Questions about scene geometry
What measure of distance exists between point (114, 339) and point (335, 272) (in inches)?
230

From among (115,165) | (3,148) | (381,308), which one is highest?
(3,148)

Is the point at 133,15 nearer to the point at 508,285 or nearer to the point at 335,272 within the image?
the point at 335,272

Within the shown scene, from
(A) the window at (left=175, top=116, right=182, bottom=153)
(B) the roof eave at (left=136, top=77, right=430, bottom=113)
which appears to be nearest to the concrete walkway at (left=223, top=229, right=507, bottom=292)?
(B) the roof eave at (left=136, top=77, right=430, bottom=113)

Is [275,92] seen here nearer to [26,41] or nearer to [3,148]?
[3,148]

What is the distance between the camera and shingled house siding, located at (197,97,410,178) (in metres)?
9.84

Task: Copy the listing verbatim, starting at the line containing "From among (115,165)" and continuing through the final line of the listing, both included.

Result of this exercise:
From among (115,165) | (3,148) | (381,308), which one is highest?
(3,148)

Is the point at 133,15 nearer to the point at 508,285 or nearer to the point at 335,272 within the image?
the point at 335,272

Within the shown scene, from
(A) the window at (left=175, top=116, right=182, bottom=153)
(B) the roof eave at (left=136, top=77, right=430, bottom=113)
which appears to be nearest to the concrete walkway at (left=223, top=229, right=507, bottom=292)?
(B) the roof eave at (left=136, top=77, right=430, bottom=113)

Is [275,92] seen here nearer to [26,41] or nearer to [3,148]?
[3,148]

What is the distance between the camera and shingled house siding, located at (197,97,410,178) (in metres)?
9.84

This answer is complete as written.